Anna read aloud, in the voice that had more of the family tones, when she read than when she spoke. The succession of sentences seemed to control it and hold its harshness down. Sukey listened with her eyes closed, and gave no sign of the moment when she slept. Anna read until the sleep was sound, and then closed the book and rose to go, taking the scroll from the table. It seemed as if Sukey knew what she did, for her face settled into youth and calm. Anna looked at her and looked again; stood as if she hardly knew where she was; approached her and touched her hand and her face; made a movement to the desk, and drew back and glanced round the room, as if to make sure she was alone. Then she went to the desk and sat down, with her hands lightly playing on its board; and without breaking the movement, unlocked the drawer and exchanged the scrolls and closed it; and sat with the older scroll in her hands and her eyes gazing before her, as it might be in the vacancy of shock. Then she locked the drawer and left the room, carrying the scroll openly in her hand, and with her rapid, hurrying step sounding as usual. She seemed prepared to encounter anyone and give an account of what she did. She walked to the gate in the same manner, glancing about in readiness to exchange a greeting, but when she was out of sight, quickened her pace and walked swiftly to her home.

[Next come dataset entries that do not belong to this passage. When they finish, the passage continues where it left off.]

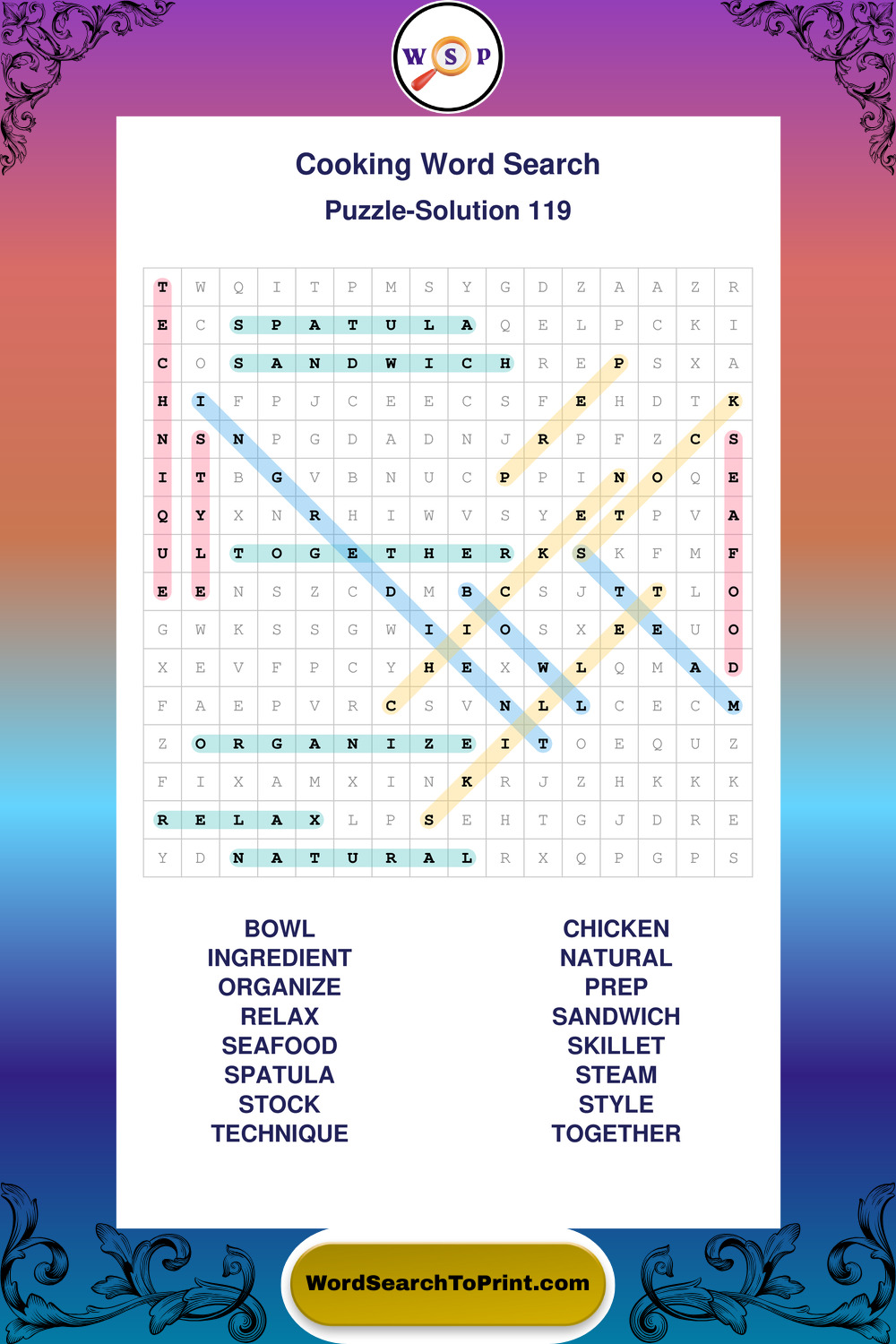 W S P

Cooking Word Search

Puzzle-Solution 119

| T | W | Q | I | T | P | M | S | Y | G | D | Z | A | A | Z | R |
|---|---|---|---|---|---|---|---|---|---|---|---|---|---|---|---|
| E | C | S | P | A | T | U | L | A | Q | E | L | P | C | K | I |
| C | O | S | A | N | D | W | I | C | H | R | E | P | S | X | A |
| H | I | F | P | J | C | E | E | C | S | F | E | H | D | T | K |
| N | S | N | P | G | D | A | D | N | J | R | P | F | Z | C | S |
| I | T | B | G | V | B | N | U | C | P | P | I | N | O | Q | E |
| Q | Y | X | N | R | H | I | W | V | S | Y | E | T | P | V | A |
| U | L | T | O | G | E | T | H | E | R | K | S | K | F | M | F |
| E | E | N | S | Z | C | D | M | B | C | S | J | T | T | L | O |
| G | W | K | S | S | G | W | I | I | O | S | X | E | E | U | O |
| X | E | V | F | P | C | Y | H | E | X | W | L | Q | M | A | D |
| F | A | E | P | V | R | C | S | V | N | L | L | C | E | C | M |
| Z | O | R | G | A | N | I | Z | E | I | T | O | E | Q | U | Z |
| F | I | X | A | M | X | I | N | K | R | J | Z | H | K | K | K |
| R | E | L | A | X | L | P | S | E | H | T | G | J | D | R | E |
| Y | D | N | A | T | U | R | A | L | R | X | Q | P | G | P | S |

BOWL
INGREDIENT
ORGANIZE
RELAX
SEAFOOD
SPATULA
STOCK
TECHNIQUE

CHICKEN
NATURAL
PREP
SANDWICH
SKILLET
STEAM
STYLE
TOGETHER

WordSearchToPrint.com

The drawing-room at that hour was deserted, and she took the will to the fire and burned it, showing neither furtiveness nor haste. Her aunt had given her directions, and she was fulfilling them. Her word was ready for anyone who asked for it. When it was done, and she found herself still alone, she disposed of the ashes and sat down with a book. She still maintained her natural air; she might have been acting to herself; Anna remembered that walls have ears and eyes.